### Text section
The vendors selling fruit and candy, or touting massages and tattoos, had relinquished their efforts to find customers and instead sprawled on the sand.

Inside the landmark Rosarito Beach Hotel, only the backdrop sound of the ocean waves interrupted the silence.

The tourist town of Rosarito, Mexico, usually bustling with throngs of young Americans partying at crowded dance clubs, was desolate. While winter is not peak season, residents say business has never been this bad.

“This is not normal, it’s all empty!” said Luis Pacheco, a waiter at Papas and Beer, a popular beachside bar.

“This used to be full of people,” he said, pointing at the rows of colorful wooden chairs on the sand, devoid of sunbathers.

Those who depend on American visitors for their livelihood attribute the steep falloff in tourism here to the recent turmoil at the border in the neighboring city of Tijuana, 16 miles north, where a migrant caravan from Central America arrived in November and hundreds remain gathered in overcrowded shelters.

### Records provided

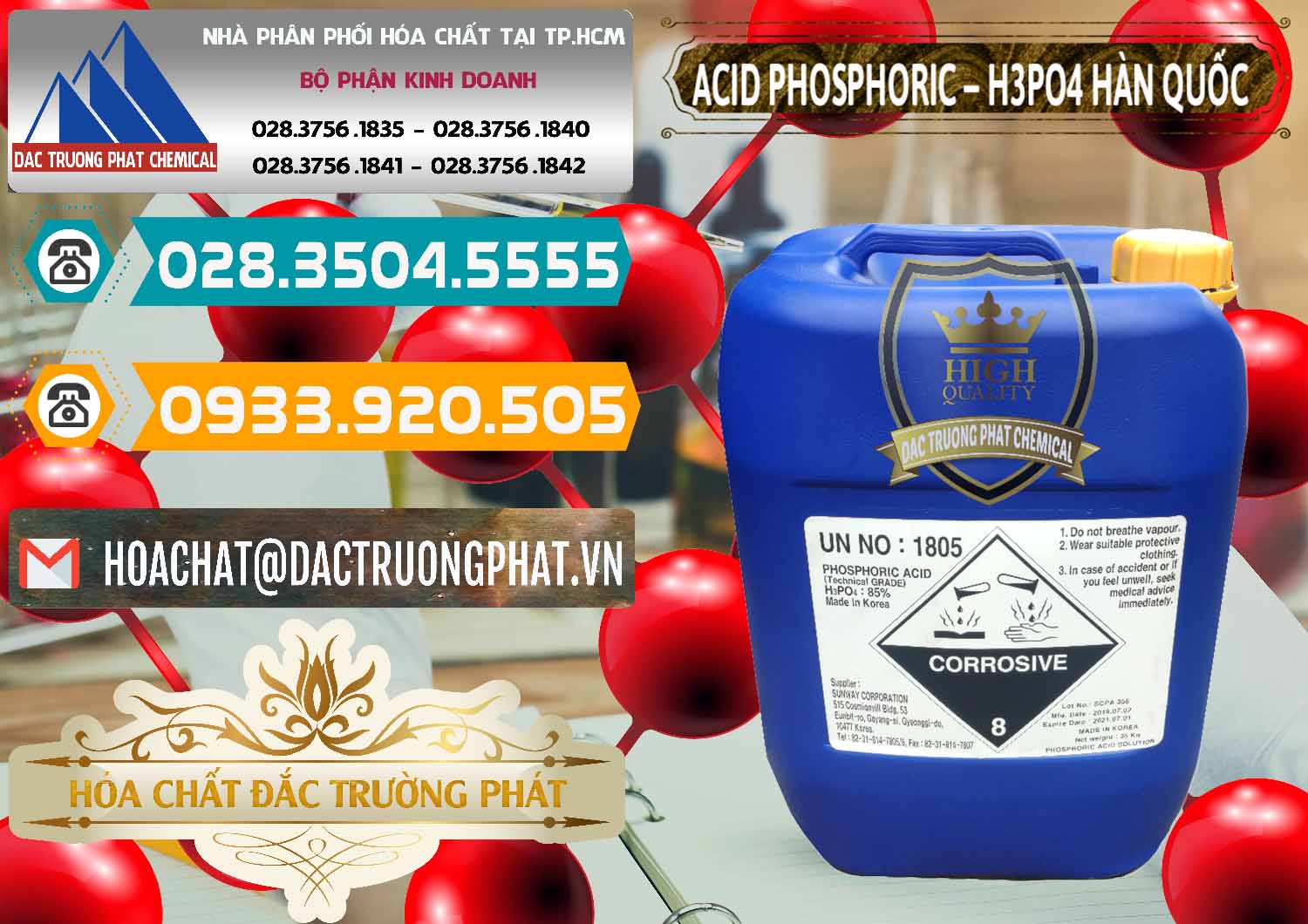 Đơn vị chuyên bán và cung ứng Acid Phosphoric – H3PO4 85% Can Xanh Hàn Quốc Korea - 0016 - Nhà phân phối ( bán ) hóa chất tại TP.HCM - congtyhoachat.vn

---

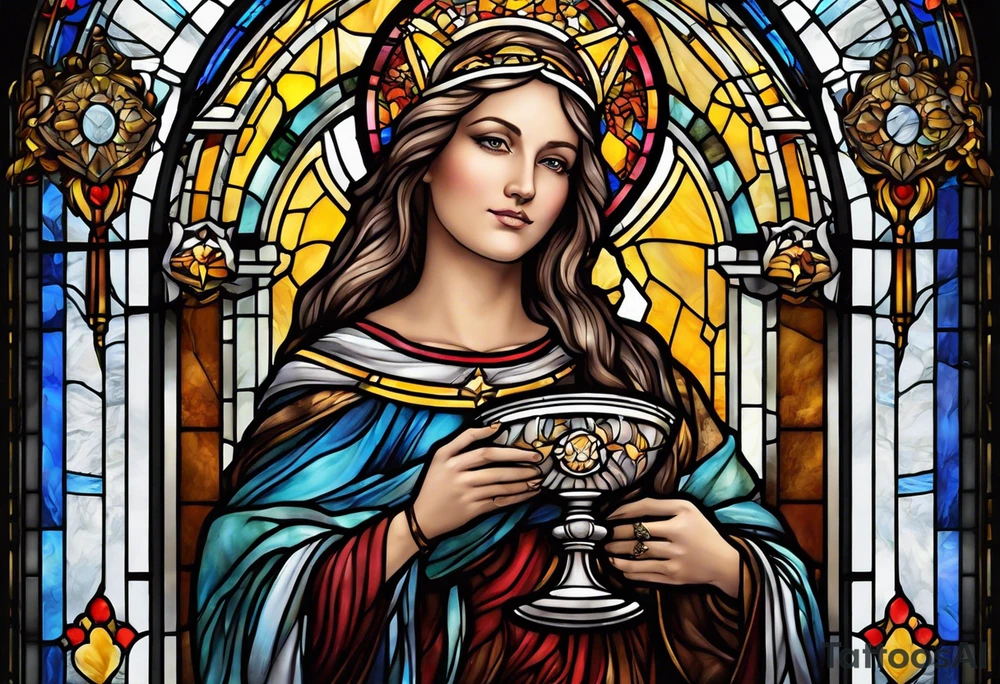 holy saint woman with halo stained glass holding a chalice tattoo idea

### To do
Condense the paragraph of the Rosarito tourism text that begins "The tourist town of Rosarito" into a single shorter sentence that keeps its main facts. The listing was drawn from a separate source.

### Reply to the exercise
Rosarito, Mexico, a tourist town usually packed with young Americans partying at dance clubs, was deserted, and although winter is not peak season, residents say business has never been this bad.